The Mini Shai-Hulud worm has resurfaced in one of its largest single-registry waves to date, hitting hundreds of npm packages tied to the AntV data visualization ecosystem in a coordinated burst lasting around an hour.
According to new analysis by Socket’s Threat Research Team, the attack began around 01:56 UTC on May 19 and pushed 639 malicious versions across 323 unique packages before stopping roughly an hour later.
Microsoft, which has previously published Defender protection guidance for the broader Mini Shai-Hulud campaign, has also provided updates from its own investigation into the new supply chain attack via X on Tuesday, May 19.
Several affected packages are high-download npm dependencies, including echarts-for-react, size-sensor, @antv/scale, and timeago.js, among others. The compromised npm maintainer account, “atool,” held publish rights to more than 500 packages.

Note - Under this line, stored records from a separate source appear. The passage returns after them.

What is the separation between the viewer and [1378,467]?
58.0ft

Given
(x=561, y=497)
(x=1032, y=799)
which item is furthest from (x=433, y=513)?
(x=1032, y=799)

Compromised Account, Familiar Playbook
Each malicious version added a preinstall hook to package.json that executes a 498 KB obfuscated Bun bundle, harvesting cloud credentials, CI/CD tokens, SSH keys, Kubernetes service account tokens and local password manager vaults.
The payload exfiltrated stolen data through public GitHub repositories created using stolen tokens, named after Dune universe terminology with descriptions containing a reversed marker reading “Shai-Hulud: Here We Go Again.”
Avital Harel, security research lead at Upwind, said the operation appeared mature and defender-aware, with attackers anticipating the tools used to detect and analyze malware.
“The campaign was not only built to spread, but also to slow down analysis,” she explained.
Read more on this campaign: Mini Shai-Hulud Hits TanStack npm Packages
Socket described the tradecraft as consistent with a “high-volume npm compromise pattern involving coordinated malicious publishes.”
Across all waves, the company has tracked 1055 compromised versions across 502 unique packages spanning npm, PyPI and Composer.
StepSecurity, which has logged more than 2500 GitHub repositories containing campaign markers, attributed the wider activity to a financially motivated cluster known as TeamPCP.
Trusted-Repo Hosting via Imposter Commits
The AntV wave extended a payload-delivery technique used in earlier waves. The vast majority of malicious versions inject an optionalDependencies entry pointing to orphan commits, this time planted in an unrelated trusted repository, antvis/G2, with forged authorship matching a real maintainer of that project to discourage closer inspection.
GitHub stores commits in a shared object pool across a repository’s fork network, and npm’s github: resolver fetches by commit hash without checking which fork a commit lives on. That lets an attacker push a commit to their own fork of antvis/G2 and have it served from the parent repo’s URL.
Isaac Evans, founder and CEO of software security firm Semgrep, said the cascade reflects a structural problem with how dependencies are trusted.
“A package you have trusted for years can suddenly become the delivery mechanism,” he warned.
Snyk advised that affected organizations treat any secret accessible during installation as compromised, including organization-scoped GitHub Actions secrets and OIDC tokens.
Recommended steps include pinning dependencies to versions published before May 19, rotating all credentials exposed to affected build environments and auditing GitHub accounts for unauthorized repository creation matching the campaign’s Dune-themed naming pattern and reversed-string description marker.